Combining machine learning algorithms with traditional methods for resolving the atomic-scale dynamic structure of monolayer MoS2 in high-resolution transmission electron microscopy

Abstract High-resolution transmission electron microscopy (HRTEM) promises rapid atomic-scale dynamic structure imaging. Yet, the precision limitations of aberration parameters and the challenge of eliminating aberrations in Cs -corrected transmission electron microscopy constrain resolution. A machine learning algorithm is developed to determine the aberration parameters with higher precision from small, lattice-periodic crystal images. The proposed algorithm is then validated with simulated HRTEM images of graphene and applied to the experimental images of a molybdenum disulfide (MoS 2 ) monolayer with 25 variables (14 aberrations) resolved in wide ranges.

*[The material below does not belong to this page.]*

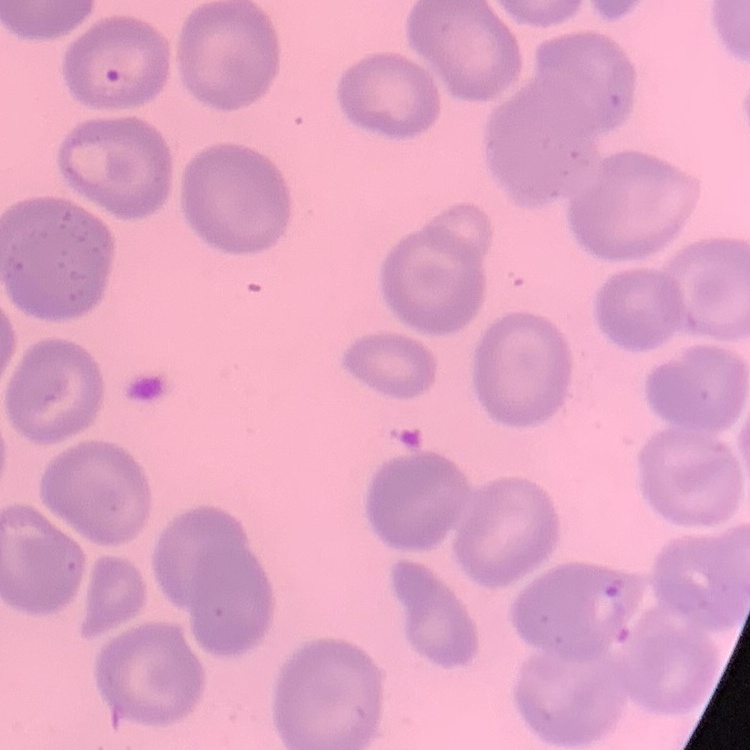

erythrocyte_morphology: no rouleaux formation
image_type: square crop of a larger photomicrograph
preparation: thin peripheral smear
stain: Field's or Giemsa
Identify the blood parasite species.
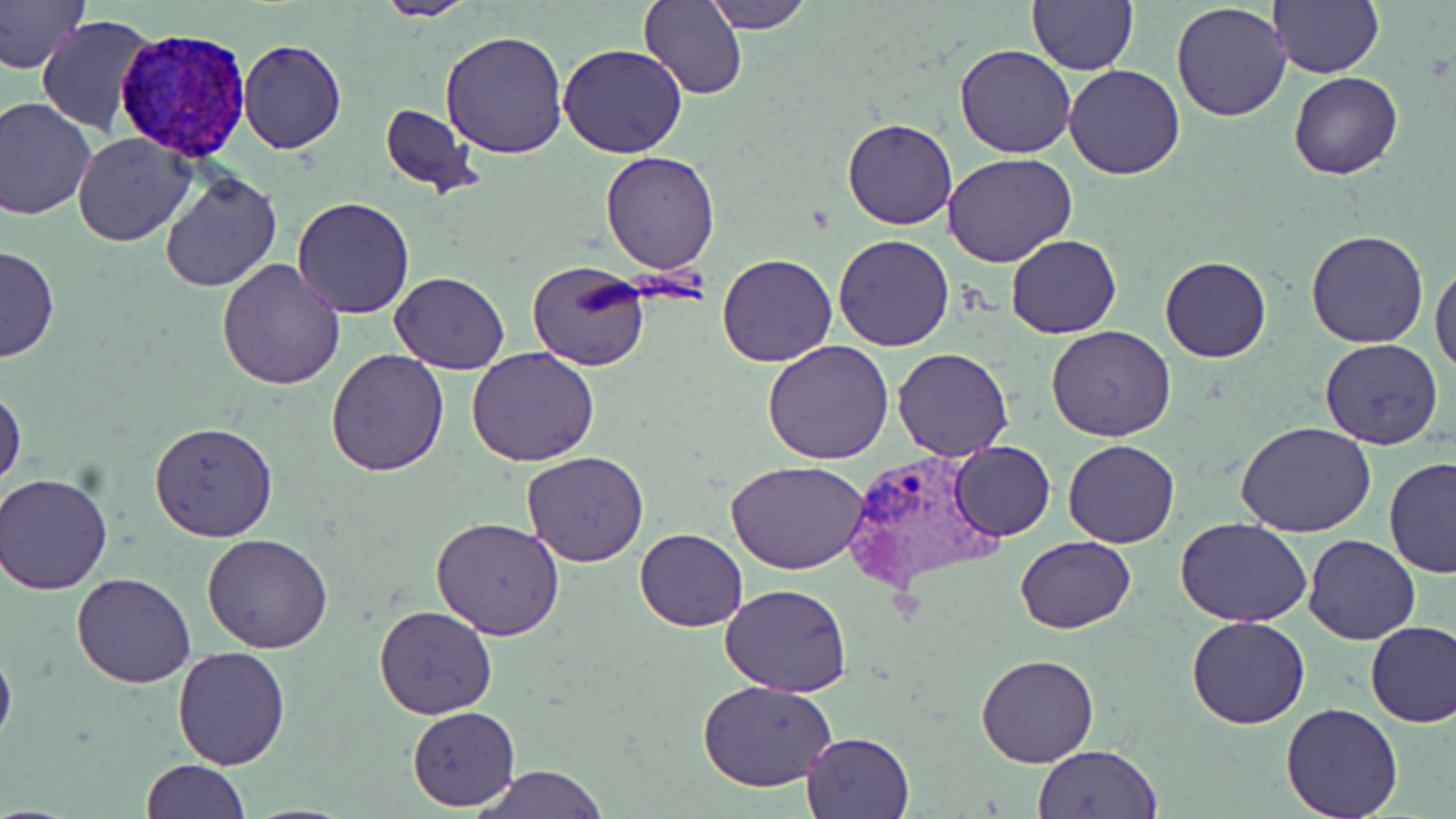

Using these measured parameters, the phases of the exit-wave functions are reconstructed for each image in a focal series of MoS 2 monolayers. The images were acquired due to the unexpected movement of the specimen holder. Four-dimensional data extraction reveals time-varying atomic structures and ripple. In particular, the atomic evolution of the sulfur-vacancy point and line defects, as well as the edge structure near the amorphous, is visualized as the resolution has been improved from about 1.75 Å to 0.9 Å. This method can help salvage important transmission electron microscope images and is beneficial for the images obtained from electron microscopes with average stability.